__Фрагмент текста__.
————————
УДК 821.161.1
МИХАИЛ ЛЕРМОНТОВ И РУССКАЯ ИСТОРИЯ А.Л.Казин
MIKHAIL LERMONTOV AND RUSSIAN HISTORY A.L.Kazin
Санкт-Петербургский государственный университет кино и телевидения, alkazin@yandex.ru
Традиционно поэтика М.Ю.Лермонтова характеризуется как романтическая. Вместе с тем у Лермонтова антиномически сочетались вера в милосердного и всемогущего Бога с чувством совершенной богооставленности и даже вражды к Творцу. Отсюда его Печорин-Демон, в чем он, разумеется, не оригинален (Байрон и др.), хотя не менее гениален. Порой у него в одном стихе оба взгляда на мир совпадают. Одной из идейных вершин его поэзии выступает «Песня про царя Ивана Васильевича...», в которой поэт развертывает именно православно-русскую художественную концепцию русской государственности. Ключевые слова: Православие, русская словесность, русская история, русская государственность, Лермонтов
Traditionally, the poetry of M.Y.Lermontov is characterized as romantic. However, Lermontov antinomies combined faith in the merciful and Almighty God with a perfect sense of being forsaken by God and even enmity to the Creator. His Pechorin as the Demon he is, of course, not original (Byron, etc.), though no less brilliant. Sometimes in one verse both looks at the world are the same. One of the ideological peaks of his poetry is performed by "The Song about Tsar Ivan...", in which the poet deploys exactly Russian-Orthodox art concept of Russian statehood.
————————
__Вопросы об изображенных сценах__.
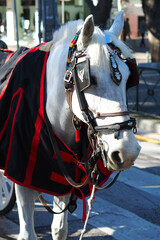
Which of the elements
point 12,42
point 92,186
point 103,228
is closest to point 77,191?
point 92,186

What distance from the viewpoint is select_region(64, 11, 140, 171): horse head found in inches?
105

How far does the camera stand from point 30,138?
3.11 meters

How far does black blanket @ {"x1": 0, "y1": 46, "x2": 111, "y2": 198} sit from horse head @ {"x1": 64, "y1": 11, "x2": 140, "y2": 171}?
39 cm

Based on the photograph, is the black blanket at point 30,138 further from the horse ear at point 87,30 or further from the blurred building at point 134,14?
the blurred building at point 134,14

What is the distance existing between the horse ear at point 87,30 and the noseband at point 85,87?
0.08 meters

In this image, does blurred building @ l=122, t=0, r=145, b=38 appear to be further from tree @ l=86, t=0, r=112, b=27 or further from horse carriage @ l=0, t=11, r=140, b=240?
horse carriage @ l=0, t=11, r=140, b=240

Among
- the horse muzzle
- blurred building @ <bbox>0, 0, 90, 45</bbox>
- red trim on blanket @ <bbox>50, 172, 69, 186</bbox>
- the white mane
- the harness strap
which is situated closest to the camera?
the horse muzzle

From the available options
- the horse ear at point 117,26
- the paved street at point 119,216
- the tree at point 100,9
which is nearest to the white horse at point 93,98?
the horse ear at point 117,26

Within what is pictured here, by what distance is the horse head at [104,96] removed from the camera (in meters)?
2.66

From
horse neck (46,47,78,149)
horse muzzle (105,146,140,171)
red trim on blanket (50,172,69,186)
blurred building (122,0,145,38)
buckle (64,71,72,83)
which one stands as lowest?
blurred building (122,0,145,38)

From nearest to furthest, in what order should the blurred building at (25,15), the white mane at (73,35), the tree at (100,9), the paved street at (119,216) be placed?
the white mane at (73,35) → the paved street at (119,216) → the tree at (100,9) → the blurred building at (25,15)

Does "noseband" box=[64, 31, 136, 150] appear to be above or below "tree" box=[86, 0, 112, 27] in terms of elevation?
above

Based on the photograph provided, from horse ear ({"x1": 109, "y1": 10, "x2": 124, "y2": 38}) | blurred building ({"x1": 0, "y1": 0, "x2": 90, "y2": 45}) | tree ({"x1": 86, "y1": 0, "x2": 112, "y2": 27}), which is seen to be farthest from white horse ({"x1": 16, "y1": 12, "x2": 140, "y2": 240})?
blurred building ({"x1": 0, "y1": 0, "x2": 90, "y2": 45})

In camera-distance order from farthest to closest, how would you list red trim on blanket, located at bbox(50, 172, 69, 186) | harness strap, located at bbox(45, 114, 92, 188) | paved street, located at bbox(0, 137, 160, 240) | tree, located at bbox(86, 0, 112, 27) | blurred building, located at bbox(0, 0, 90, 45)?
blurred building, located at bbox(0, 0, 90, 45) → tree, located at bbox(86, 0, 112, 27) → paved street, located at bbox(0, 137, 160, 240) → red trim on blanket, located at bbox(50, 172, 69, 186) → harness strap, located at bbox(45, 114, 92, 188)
————————
__Рабочие задания__.
• a. Установите, согласуются ли с фрагментом о Лермонтове утверждения: (i) поэтику Лермонтова традиционно относят к романтической; (ii) образ Печорина-Демона назван оригинальным; (iii) в «Песне про царя Ивана Васильевича...» поэт развертывает западноевропейскую концепцию государственности. Для каждого ответьте «да» или «нет», дословно процитировав решающие слова фрагмента.
• b. Продолжите фрагмент о Лермонтове, начав сразу после его последнего предложения.
Строки к этому отношения не имеют.

__Ответы__.
• a.
(i) Да: «Традиционно поэтика М.Ю.Лермонтова характеризуется как романтическая».
(ii) Нет: «в чем он, разумеется, не оригинален (Байрон и др.)».
(iii) Нет: «поэт развертывает именно православно-русскую художественную концепцию русской государственности».

• b.
Keywords: Orthodoxy, Russian literature, Russian history, Russian statehood, Lermontov
Со школьной скамьи мы знаем, что Лермонтов — романтик, и это правда. Как знаем и его собственные слова о том, что он не Байрон, а другой — с русскою душой. С детства помню его «Русалка плыла по реке голубой, озаряема полной луной. И старалась она доплеснуть до луны серебристую пену волны...». Да много чего ещё: «Три пальмы», «Скажи мне, ветка Палестины.», «Ночевала тучка золотая на груди утеса-великана.». Однако есть у него и нечто совсем другое. Вот, например:
В шапке золота литого Старый русский великан Поджидал к себе другого Из далеких чуждых стран. За горами, за долами Уж гремел об нем рассказ И померяться главами Захотелось им хоть раз. И пришел с грозой военной Трехнедельный удалец, И рукою дерзновенной Хвать за вражеский венец. Но улыбкой роковою Русский витязь отвечал: Посмотрел — тряхнул главою... Ахнул дерзкий — и упал! Но упал он в дальнем море На неведомый гранит, Там, где буря на просторе Над пучиною шумит. [1]. Казалось бы, тот же романтизм. Однако не совсем тот. Главный романтик здесь — сам «трехнедельный удалец», который вздумал вызвать на бой русского великана, да ещё пол-Европы к себе на подмогу прихватил. Коронованный генерал буржуазной
французской революции против миропомазанного русского Царя и его тысячелетней Империи — это уже серьёзно. Это спор о смысле истории, о её ценности и направлении. И «неведомый гранит» здесь — закономерный итог сражения, начавшегося при Бородине и закончившегося в марте 1814 года в Париже. Впрочем, об этом сражении Святой Руси с антихристовым своеволием писали и Толстой и Достоевский. А Константин Леонтьев прямо заявлял, что есть две силы в Европе — Россия и революция, и одной из них не жить. И спор великанов — об этом.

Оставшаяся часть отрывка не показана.